The anatomy of a Rolex

素材

オイスタースチール

オイスタースチール

How tough is enough?

オイスタースチール。1985年以来、ロレックスのために製造されているグレード904Lの高性能スチール。一度研磨すれば、どんな状況でもその輝きと美しさを保つステンレス合金である。工業用グレードの3,500もの素材の中で、私たちの基準に適合したのはこれだけだった。

クロムとモリブデンを豊富に含み、耐衝撃性と耐蝕性に優れる。しかし、この段階ではまだ強度は十分ではない。そのため、成形からプライミングプロセスに至るまで顕微鏡スケールで検査し、機械加工前に微細構造をコントロールし不純物を取り除く。この過程で合金の力学特性を向上させ、最後に研磨技術者の専門技術により独特の輝きを引き出す。そうして初めて「オイスタースチール」と呼ぶことができるのだ。しかし最大の難関は、素材構造の詳細な分析でも研磨でもない。
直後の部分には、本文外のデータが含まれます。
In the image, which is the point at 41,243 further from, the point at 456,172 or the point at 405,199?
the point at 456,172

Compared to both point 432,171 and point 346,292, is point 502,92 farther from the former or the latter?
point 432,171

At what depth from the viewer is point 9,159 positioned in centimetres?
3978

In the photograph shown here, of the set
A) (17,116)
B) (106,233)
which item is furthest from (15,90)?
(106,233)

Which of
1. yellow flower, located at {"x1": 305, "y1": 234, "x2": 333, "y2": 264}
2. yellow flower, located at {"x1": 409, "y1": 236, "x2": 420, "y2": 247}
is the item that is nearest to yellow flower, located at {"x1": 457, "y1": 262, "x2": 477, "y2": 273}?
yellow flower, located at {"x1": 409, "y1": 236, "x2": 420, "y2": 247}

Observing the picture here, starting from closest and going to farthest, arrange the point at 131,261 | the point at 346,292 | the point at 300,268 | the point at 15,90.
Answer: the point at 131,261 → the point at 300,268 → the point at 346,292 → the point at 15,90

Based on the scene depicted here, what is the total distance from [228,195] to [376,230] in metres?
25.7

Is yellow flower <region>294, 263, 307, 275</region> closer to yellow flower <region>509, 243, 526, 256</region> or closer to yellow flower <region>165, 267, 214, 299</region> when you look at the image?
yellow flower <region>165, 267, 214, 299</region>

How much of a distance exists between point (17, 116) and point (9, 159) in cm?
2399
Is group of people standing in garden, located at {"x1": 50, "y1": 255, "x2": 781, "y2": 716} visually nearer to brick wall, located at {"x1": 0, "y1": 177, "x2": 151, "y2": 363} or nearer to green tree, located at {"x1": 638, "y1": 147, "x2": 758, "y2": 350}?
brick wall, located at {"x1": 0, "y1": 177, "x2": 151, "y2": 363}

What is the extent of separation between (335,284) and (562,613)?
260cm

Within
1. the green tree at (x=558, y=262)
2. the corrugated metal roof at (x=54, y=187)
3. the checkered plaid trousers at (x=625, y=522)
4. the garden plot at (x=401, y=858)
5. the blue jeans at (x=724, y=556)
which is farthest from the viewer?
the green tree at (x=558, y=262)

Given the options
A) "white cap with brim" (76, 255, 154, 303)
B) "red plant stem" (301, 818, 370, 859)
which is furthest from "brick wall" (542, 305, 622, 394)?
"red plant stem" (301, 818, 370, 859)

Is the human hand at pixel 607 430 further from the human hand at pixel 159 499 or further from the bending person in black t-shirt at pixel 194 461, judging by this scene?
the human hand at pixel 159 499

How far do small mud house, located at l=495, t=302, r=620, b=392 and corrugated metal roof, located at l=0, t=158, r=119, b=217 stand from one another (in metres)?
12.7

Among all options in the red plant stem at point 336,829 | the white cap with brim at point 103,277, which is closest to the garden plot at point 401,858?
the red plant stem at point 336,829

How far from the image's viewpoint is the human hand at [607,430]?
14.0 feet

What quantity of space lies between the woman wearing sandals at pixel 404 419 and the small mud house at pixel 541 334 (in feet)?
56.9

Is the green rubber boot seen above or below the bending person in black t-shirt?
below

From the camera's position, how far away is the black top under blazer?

本当の試練は外の世界で待ち受けている。自然がもたらす極限状態と同様に、予測不可能な日常生活での突発的な出来事にも直面するのだ。

オイスタースチール
クロマライト

クロマライト

Bring on the night

クロマライト ディスプレイ。2008年に発表され、ロレックスが開発した特許取得の発光素材により、暗闇でも長時間継続する優れた視認性を提供する。明るい場所では白く、暗闇では青く光り、あらゆる条件のもとで時刻を読み取ることができる。

アルミニウム、ストロンチウム、ジスプロシウム、ユウロピウムで構成され、周囲の光のエネルギーを蓄えることができ、暗くなるとそのエネルギーをゆっくりと放出する。パウダー状の原料は非常に高い温度で加熱され、樹脂と混ぜられ、最後に手作業で針とアワーマーカーに塗布される。その特徴的な青い光は暗黒で最も信頼できる味方である。それは、暗闇でも唯一無二の光を放つ。

クロマライト
RLXチタン

RLXチタン

The heavy task of lightness

RLXチタン。その強度と軽さによりロレックスが採用している合金である。厳選された特殊なグレード5のチタンは、スチールよりも軽く、アルミニウムよりも密度が高く、極めて堅牢で耐蝕性にも非常に優れている。

何年もの間、素材として採用しようと、その技術的特性を入念に研究してきた。特性を把握し活用するには、チタンのあらゆる面を極めなければならなかった。そのため、完璧な研磨を施す表面仕上げなど、多くの新しい工程を自社で開発した。RLXチタンを採用するに至るまでは大変な作業が必要だったが、独特な仕上げがもたらされた。それは、私たちの厳しい美的基準を満たす、類いまれな輝きと色合いである。そして、軽量化への重圧に挑んだのは、私たちにとって軽さは決して軽視すべきものではないからだ。

イエローゴールド

イエローゴールド

In the matter of excellence

18 ct イエローゴールド。一見しただけでは、他のものと同じように見える。しかし、それはロレックスの時計のためだけに、ジュネーブのプラン・レ・ワットにある自社鋳造所で製造されているものだ。なぜこれほど複雑で要求の厳しい工程を、あえて自社の製造拠点に組み込んだのか? 

それが、このゴールドの純度と均一性を原子レベルに至るまで保証する唯一の方法だからだ。通常の24 ct ゴールドはとても変形しやすく、強度を増すためには銀と銅を混ぜる必要がある。鋳造から最終成形までの作業の全段階を極めることでのみ、比類なき品質をもつロレックス独自の18 ct ゴールドを生み出すことができる。よく見てほしい。この合金は貴重なだけではなく、唯一無二である。

Yellow Gold
エバーローズ

エバーローズ

La vie en Everose

エバーローズゴールド。ユニークな色みをもつロレックス独自の18 ct ピンクゴールド合金である。2005年に採用され、格別の輝きと耐性を備えている。ロレックスの専門家により開発され、少なくとも75%の金、20%の銅、パラジウムとインジウムが含まれている。

その正確な配合は門外不出だが、誰もが目にすることができる特徴がある。それは、美しさを保つ独特の色合い。このような合金は品質を一貫して管理するため、ジュネーブにある自社鋳造所で鋳造される。そこはまた、既存の素材で安易に満足することなく、常にそれを超えようとする私たちの規律を築く場でもある。特定の物理的および化学的特性を利用することで、この合金を自社の基準に従って成形し、夜明けの空を思わせる深みのあるゴールドの色合いを実現している。それは、手元にきらめきを添えるために生まれた。